EX-4 2 lnkb-ex4_5.htm EX-4.5 EX-4

Exhibit 4.5

 

 

DESCRIPTION OF COMMONSTOCK OF LINKBANCORP, INC.

 

General

LINKBANCORP, Inc. (“LINK”) has 25,000,000 shares of authorized capital stock, consisting of 20,000,000 shares of common stock, par value $0.01 per share and 5,000,000 shares of preferred stock, no par value per share.As of March 28, 2023, there were 16,221,692 shares of LINK common stock and no shares of LINK preferred stock outstanding. Each share of LINK common stock has the same relative rights as, and is identical in all respects to, each other share of common stock.

 

Common Stock

Dividends. Holders of shares of LINK common stock are entitled to receive dividends when and as declared by the LINK board of directors out of funds legally available therefore. LINK’s ability to pay dividends is dependent on its earnings and financial condition and subject to certain restrictions imposed by state and federal laws.

 

Voting Rights. The holders of our common stock have exclusive voting rights in LINK. They elect LINK’s board of directors and act on other matters as are required to be presented to them under Pennsylvania law or as are otherwise presented to them by the board of directors. Generally, each holder of LINK common stock is entitled to one vote per share and does not have any right to cumulate votes in the election of directors.

 

Liquidation or Dissolution. In the unlikely event of liquidation, dissolution or winding up of LINK, the holders of its common stock would be entitled to receive, after payment or provision for payment of all its debts and liabilities, all of the assets of LINK available for distribution.

 

Preemptive Rights. Holders of the common stock of LINK will not be entitled to preemptive rights with respect to any shares that may be issued. The common stock is not subject to redemption.

 

Listing. LINK common stock is listed on the NASDAQ Capital Market under the symbol “LNKB.” The transfer agent for LINK common stock is American Stock Transfer & Trust Company LLC.

 

Restrictions on Acquisition of LINKBANCORP, Inc.

 

The following discussion is a general summary of the material provisions of Pennsylvania law, our Articles of Incorporation and Bylaws and certain other regulatory provisions that may be deemed to have an “anti-takeover” effect. The following description is necessarily general and is not intended to be a complete description of the document or regulatory provision in question.

ENTRIES —
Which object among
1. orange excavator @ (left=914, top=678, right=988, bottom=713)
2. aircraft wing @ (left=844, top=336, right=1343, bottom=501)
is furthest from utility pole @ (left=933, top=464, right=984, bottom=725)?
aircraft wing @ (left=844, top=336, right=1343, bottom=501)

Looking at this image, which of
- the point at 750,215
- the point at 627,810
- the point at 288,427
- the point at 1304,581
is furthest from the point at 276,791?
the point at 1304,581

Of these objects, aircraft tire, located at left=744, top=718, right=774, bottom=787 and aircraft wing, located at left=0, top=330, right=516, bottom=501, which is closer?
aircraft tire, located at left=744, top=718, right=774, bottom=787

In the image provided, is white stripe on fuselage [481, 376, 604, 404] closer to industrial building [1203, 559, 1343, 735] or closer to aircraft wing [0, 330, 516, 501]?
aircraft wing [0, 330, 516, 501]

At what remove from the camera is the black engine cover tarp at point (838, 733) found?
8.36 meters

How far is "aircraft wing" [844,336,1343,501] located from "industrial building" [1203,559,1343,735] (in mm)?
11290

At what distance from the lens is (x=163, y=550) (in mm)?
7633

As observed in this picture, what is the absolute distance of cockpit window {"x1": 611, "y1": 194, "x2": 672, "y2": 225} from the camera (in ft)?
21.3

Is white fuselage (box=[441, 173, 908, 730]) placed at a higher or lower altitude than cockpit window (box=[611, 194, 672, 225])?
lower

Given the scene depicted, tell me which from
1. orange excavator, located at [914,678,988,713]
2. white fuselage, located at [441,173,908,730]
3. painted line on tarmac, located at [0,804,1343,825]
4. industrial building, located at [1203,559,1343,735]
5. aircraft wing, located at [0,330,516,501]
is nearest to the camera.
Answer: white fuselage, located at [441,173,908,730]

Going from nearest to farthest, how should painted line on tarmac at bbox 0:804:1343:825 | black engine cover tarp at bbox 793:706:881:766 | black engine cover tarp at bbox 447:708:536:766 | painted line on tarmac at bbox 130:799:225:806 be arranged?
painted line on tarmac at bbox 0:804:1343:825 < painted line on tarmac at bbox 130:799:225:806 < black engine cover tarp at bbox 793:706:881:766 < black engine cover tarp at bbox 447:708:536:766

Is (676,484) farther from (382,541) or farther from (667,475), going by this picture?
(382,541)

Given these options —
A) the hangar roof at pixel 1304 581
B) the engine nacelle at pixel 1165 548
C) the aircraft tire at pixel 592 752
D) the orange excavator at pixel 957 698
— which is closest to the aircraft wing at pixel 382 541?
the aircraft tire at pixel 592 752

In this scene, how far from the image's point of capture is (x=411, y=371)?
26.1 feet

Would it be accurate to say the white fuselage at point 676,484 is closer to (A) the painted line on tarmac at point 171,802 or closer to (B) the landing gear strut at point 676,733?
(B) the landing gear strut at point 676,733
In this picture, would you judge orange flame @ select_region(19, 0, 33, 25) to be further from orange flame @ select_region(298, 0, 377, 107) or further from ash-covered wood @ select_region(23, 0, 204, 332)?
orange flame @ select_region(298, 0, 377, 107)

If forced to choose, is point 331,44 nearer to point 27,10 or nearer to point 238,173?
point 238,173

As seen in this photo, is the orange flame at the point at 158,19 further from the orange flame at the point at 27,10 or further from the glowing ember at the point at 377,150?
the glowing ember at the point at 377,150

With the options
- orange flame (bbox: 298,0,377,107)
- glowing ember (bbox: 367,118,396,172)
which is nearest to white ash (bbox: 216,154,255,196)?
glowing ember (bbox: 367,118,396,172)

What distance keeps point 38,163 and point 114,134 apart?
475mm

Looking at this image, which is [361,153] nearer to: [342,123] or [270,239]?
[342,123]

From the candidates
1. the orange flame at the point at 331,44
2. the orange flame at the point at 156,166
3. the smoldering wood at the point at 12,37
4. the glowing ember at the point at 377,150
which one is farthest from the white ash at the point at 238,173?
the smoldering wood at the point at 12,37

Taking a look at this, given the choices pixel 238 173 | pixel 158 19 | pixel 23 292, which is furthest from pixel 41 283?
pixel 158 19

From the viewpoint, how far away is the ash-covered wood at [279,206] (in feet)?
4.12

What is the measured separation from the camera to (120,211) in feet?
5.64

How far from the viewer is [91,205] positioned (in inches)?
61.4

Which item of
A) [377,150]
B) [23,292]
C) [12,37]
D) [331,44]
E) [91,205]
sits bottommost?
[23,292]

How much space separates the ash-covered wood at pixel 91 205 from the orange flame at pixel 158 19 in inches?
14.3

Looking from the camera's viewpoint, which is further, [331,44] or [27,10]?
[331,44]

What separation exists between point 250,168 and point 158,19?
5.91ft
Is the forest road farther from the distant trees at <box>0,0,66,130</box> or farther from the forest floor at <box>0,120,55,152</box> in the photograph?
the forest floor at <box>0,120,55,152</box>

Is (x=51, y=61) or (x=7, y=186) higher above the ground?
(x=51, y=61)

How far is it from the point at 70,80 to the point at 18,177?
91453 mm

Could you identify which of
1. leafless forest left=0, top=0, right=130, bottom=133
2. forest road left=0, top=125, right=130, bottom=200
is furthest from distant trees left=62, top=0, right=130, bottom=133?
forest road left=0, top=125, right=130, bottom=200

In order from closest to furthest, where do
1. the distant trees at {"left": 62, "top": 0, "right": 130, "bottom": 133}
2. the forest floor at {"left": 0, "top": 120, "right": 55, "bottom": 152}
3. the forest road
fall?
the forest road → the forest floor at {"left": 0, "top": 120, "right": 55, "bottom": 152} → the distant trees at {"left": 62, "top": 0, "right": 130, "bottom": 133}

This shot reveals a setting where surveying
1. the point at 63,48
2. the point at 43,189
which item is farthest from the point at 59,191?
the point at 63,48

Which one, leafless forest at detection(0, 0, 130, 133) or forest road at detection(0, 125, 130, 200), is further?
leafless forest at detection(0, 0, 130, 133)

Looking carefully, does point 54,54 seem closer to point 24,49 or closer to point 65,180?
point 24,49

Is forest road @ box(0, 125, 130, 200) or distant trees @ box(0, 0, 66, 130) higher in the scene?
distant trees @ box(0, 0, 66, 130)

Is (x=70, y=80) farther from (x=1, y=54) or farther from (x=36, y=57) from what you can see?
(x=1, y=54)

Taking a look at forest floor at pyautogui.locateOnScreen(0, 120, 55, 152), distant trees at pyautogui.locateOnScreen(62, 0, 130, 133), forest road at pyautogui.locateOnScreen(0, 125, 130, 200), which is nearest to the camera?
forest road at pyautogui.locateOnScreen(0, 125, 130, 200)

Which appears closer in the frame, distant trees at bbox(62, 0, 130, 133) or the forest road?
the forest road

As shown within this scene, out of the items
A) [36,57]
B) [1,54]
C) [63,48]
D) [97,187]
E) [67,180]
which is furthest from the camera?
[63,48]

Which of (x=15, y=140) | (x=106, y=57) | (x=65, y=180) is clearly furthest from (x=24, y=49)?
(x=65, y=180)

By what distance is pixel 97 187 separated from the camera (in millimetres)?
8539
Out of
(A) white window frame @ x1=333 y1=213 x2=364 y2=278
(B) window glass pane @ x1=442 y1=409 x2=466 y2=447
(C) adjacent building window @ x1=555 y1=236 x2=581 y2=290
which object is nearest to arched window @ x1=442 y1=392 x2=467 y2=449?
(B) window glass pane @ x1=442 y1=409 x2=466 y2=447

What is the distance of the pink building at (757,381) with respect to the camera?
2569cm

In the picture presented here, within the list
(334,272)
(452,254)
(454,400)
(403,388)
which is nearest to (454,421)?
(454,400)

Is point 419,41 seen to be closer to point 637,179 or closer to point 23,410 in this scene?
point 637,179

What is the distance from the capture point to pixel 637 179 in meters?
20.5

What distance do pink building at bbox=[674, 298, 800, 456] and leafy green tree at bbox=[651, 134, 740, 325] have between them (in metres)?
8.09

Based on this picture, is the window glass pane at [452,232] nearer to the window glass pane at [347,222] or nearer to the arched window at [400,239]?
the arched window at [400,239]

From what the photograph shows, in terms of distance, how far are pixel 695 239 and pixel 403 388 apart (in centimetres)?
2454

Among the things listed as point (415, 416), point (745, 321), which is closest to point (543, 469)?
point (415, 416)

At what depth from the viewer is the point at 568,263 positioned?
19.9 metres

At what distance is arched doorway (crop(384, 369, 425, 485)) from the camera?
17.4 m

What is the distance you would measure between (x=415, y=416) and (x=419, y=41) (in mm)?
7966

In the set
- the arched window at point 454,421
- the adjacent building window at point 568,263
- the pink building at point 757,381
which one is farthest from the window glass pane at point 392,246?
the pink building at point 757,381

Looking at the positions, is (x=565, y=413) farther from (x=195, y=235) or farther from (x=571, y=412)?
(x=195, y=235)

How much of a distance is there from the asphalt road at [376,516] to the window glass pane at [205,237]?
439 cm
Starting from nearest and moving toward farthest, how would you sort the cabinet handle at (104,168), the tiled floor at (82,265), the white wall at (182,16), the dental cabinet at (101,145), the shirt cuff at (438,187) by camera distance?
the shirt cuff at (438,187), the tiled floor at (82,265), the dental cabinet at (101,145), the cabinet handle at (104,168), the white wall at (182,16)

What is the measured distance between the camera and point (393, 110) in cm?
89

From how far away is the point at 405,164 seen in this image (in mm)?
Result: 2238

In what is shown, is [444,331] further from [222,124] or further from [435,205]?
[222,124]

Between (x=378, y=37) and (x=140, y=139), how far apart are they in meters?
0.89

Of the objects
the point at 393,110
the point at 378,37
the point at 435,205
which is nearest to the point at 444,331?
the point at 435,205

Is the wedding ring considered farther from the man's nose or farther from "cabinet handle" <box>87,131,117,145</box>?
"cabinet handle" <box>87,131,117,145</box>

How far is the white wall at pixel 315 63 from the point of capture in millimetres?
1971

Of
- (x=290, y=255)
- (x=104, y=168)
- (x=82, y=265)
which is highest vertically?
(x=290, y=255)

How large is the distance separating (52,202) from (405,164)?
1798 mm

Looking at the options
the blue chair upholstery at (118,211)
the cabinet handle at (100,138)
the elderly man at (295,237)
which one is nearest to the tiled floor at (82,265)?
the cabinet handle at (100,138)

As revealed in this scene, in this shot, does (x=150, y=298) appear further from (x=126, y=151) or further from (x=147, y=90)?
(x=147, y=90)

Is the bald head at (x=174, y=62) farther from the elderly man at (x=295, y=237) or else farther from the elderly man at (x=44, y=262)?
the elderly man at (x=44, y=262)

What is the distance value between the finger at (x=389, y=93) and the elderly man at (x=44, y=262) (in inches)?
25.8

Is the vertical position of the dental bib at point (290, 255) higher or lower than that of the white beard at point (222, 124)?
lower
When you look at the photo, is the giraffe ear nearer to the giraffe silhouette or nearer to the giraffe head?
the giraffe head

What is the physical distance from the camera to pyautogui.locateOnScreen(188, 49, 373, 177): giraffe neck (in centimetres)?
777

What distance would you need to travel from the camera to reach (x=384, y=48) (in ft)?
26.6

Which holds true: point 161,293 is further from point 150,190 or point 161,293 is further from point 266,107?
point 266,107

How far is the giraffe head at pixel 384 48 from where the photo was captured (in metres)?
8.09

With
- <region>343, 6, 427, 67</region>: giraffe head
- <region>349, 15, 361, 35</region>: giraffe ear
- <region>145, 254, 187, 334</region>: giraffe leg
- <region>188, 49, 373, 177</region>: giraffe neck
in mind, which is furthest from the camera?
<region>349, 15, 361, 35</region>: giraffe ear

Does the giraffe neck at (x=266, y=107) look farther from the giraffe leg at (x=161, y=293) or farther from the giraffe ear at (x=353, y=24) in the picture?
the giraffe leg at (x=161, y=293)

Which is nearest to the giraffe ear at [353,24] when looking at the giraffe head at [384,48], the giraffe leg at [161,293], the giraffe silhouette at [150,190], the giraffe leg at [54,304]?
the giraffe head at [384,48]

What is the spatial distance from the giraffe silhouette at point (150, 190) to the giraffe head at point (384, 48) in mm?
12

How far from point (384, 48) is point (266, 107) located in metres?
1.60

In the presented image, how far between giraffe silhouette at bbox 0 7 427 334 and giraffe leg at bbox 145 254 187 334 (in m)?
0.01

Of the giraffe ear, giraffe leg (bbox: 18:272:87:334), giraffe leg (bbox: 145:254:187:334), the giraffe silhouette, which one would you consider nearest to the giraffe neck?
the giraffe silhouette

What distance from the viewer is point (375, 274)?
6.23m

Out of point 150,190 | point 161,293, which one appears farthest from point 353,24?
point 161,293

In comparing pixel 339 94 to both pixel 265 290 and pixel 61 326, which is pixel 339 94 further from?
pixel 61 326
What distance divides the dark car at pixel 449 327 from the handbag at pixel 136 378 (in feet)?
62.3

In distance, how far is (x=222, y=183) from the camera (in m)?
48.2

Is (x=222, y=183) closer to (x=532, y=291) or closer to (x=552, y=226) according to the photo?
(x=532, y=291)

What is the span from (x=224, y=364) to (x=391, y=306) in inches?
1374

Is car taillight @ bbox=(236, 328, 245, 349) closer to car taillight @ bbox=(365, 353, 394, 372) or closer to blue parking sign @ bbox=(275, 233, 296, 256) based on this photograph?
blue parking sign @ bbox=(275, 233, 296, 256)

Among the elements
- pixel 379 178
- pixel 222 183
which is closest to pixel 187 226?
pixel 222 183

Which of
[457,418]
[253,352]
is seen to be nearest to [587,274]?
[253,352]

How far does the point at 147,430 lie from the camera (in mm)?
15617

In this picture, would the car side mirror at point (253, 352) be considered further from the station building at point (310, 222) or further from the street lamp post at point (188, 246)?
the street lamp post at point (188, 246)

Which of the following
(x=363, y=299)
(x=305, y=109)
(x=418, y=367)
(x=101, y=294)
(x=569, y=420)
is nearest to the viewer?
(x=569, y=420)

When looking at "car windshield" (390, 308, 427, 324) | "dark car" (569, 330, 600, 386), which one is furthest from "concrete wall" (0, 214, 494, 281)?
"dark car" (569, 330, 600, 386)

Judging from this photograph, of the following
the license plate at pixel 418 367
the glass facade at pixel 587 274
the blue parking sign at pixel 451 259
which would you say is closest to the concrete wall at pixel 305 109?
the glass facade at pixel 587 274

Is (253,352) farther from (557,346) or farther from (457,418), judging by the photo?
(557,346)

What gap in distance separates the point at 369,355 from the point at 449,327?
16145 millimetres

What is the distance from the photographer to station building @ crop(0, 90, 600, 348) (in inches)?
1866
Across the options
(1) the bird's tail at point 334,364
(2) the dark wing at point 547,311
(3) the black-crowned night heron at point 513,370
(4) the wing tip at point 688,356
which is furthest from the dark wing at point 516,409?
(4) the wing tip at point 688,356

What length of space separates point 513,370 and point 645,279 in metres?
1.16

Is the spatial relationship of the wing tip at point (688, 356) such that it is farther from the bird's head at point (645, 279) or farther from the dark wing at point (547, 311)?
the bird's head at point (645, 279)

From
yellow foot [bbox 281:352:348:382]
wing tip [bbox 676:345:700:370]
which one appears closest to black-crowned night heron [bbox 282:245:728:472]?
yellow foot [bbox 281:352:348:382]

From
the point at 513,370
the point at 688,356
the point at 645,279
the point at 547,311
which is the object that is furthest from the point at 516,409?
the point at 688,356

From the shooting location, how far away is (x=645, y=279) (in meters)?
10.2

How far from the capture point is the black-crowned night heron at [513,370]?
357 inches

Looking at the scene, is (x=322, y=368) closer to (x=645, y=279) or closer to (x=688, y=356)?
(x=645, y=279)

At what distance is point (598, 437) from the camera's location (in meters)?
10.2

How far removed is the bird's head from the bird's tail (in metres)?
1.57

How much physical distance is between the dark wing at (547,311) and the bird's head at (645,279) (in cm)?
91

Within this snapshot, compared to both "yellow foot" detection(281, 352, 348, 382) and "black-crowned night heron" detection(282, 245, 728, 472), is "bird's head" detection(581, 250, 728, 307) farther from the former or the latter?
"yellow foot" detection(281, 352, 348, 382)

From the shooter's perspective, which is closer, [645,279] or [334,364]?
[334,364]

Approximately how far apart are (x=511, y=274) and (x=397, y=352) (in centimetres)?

WHAT TO PRODUCE — What would come next in the description of LINKBANCORP's common stock? Write the passage that follows its final sentence.

TASK RESPONSE —
Pennsylvania Law and LINK’s Articles of Incorporation and Bylaws

 

Authorized but Unissued Stock. The authorized but unissued shares of common stock and preferred stock will be available for future issuance without shareholder approval. These additional shares may be used for a variety of corporate purposes, including future private or public offerings to raise additional capital, corporate acquisitions, and employee benefit plans. The existence of authorized but unissued and unreserved shares of common stock and preferred stock may enable the board of directors to issue shares to persons friendly to current management, which could render more difficult or discourage any attempt to obtain control of LINK by means such as a proxy contest, tender offer, or merger, and thereby protect the continuity of LINK’s management.

 

No Cumulative Voting. The LINK articles of incorporation do not provide for cumulative voting for the election of directors.

 

Shareholder Nominations and Proposals. The LINK bylaws provide that any shareholder desiring to make a nomination for the election of directors or a proposal for new business at an annual meeting of shareholders must submit written notice to LINK at least 90 days and not more than 120 days prior to the anniversary date of the previous year’s annual meeting.

 

Special Meetings of Shareholders. For a special shareholders’ meeting to be called by shareholders, Pennsylvania law requires the request of holders of at least 20% of the outstanding shares of LINK’s common stock entitled to vote at a meeting to call a special shareholders’ meeting.

 

Removing Directors from Office. The LINK bylaws provide that directors may be removed for cause by the affirmative vote of the holders of at least a majority of the votes cast of LINK’s common stock entitled to vote generally in the election of directors.

 

Bylaw Amendments. The LINK bylaws require that any shareholder amendments to the LINK bylaws be approved by the affirmative vote of the holders of two-thirds of the issued and outstanding shares of LINK entitled to vote at such meeting. The board


of directors of LINK may also make, amend, or repeal the LINK bylaws at any regular or special meeting of the Board of Directors at which a quorum is present, by a majority vote of the members attending, except with respect to any provision that the LINK articles of incorporation, the LINK bylaws, or Pennsylvania law requires action by the shareholders and is subject to the power of the shareholders to change such action.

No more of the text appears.